Try it:
Copy each of the records below word for word, leaving out the pictures.
+ + + + + + +
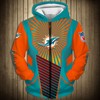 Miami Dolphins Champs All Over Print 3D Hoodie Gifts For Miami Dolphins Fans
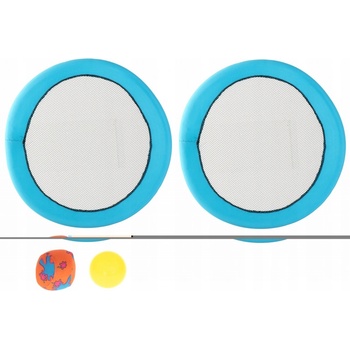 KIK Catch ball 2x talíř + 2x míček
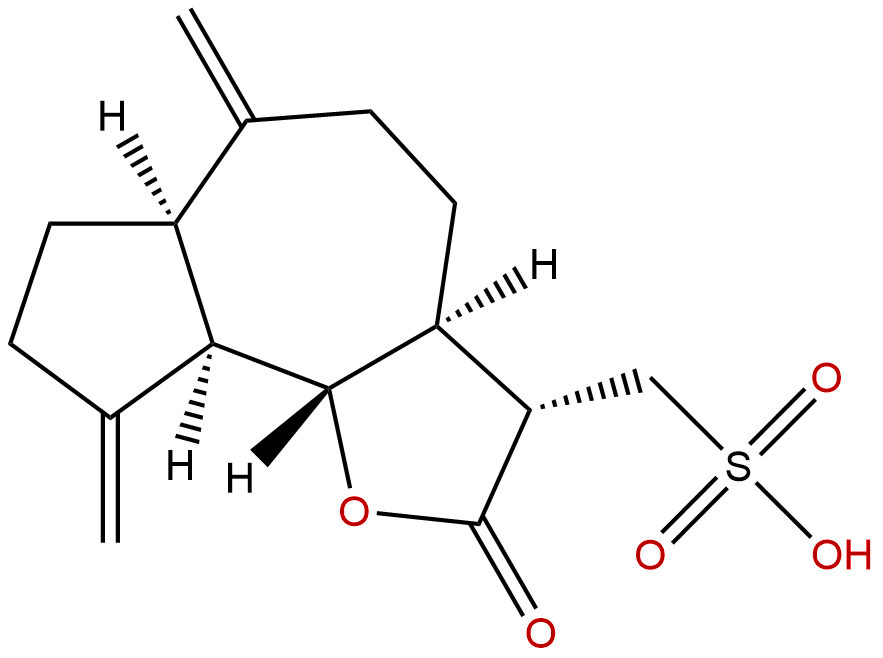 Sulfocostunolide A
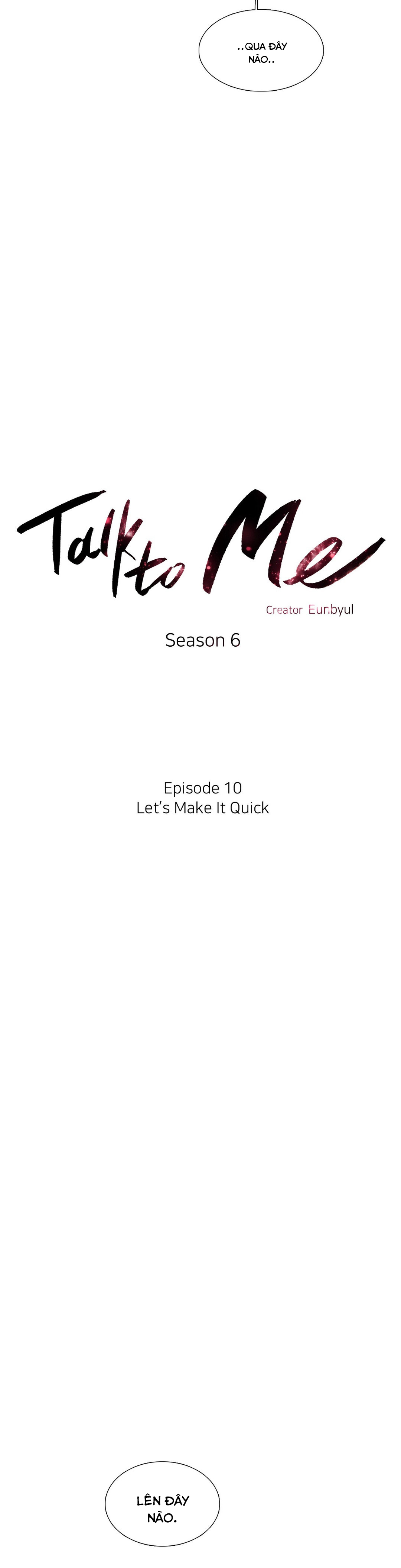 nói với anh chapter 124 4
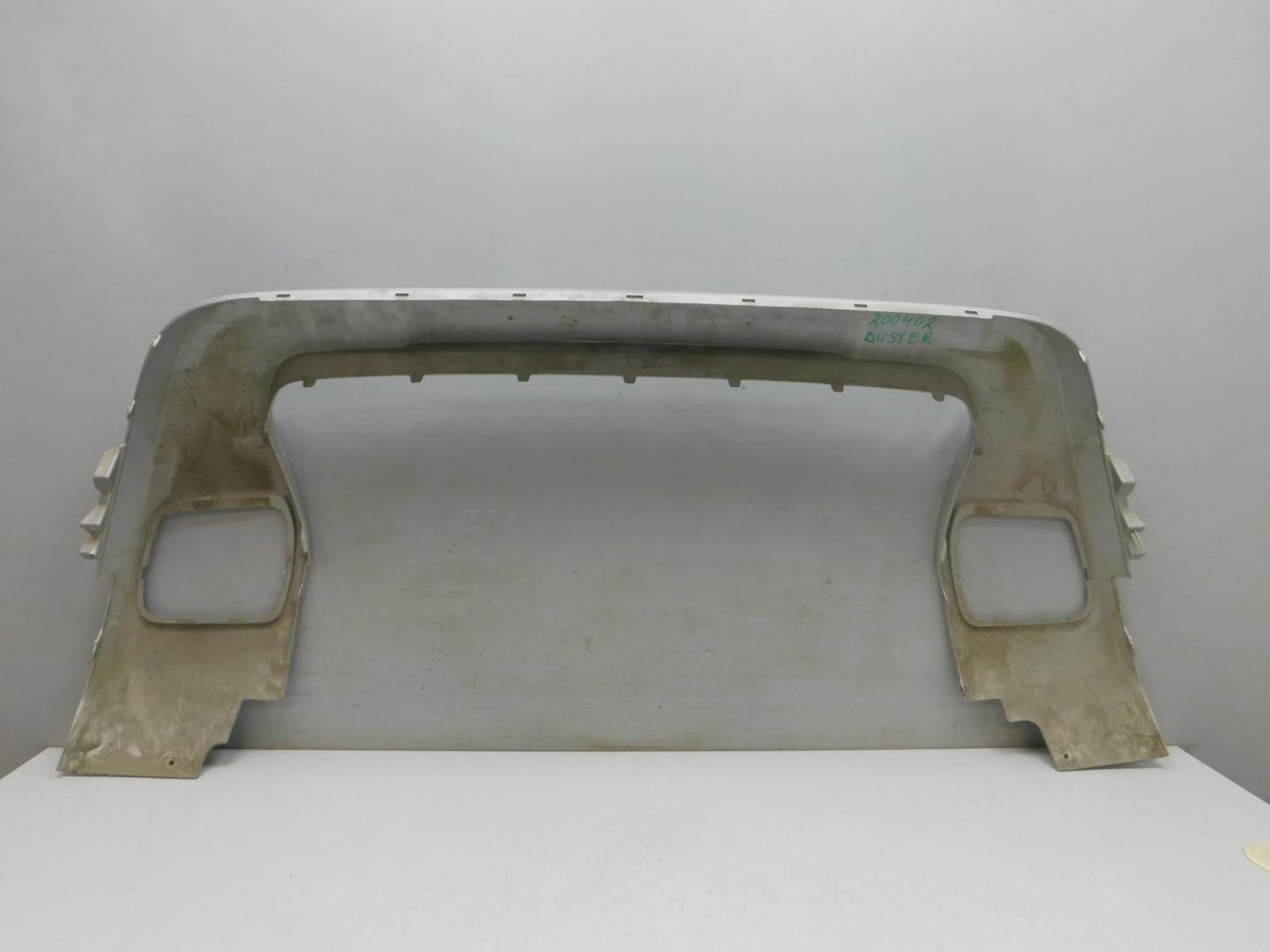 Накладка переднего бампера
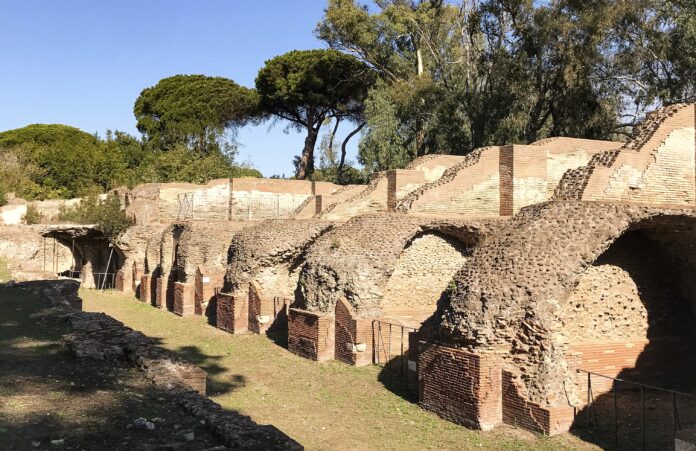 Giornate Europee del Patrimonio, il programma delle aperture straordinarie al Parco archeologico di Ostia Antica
+ + + + + + +
Solution to this problem:
 Miami Dolphins Champs All Over Print 3D Hoodie Gifts For Miami Dolphins Fans
 KIK Catch ball 2x talíř + 2x míček
 Sulfocostunolide A
 nói với anh chapter 124 4
 Накладка переднего бампера
 Giornate Europee del Patrimonio, il programma delle aperture straordinarie al Parco archeologico di Ostia Antica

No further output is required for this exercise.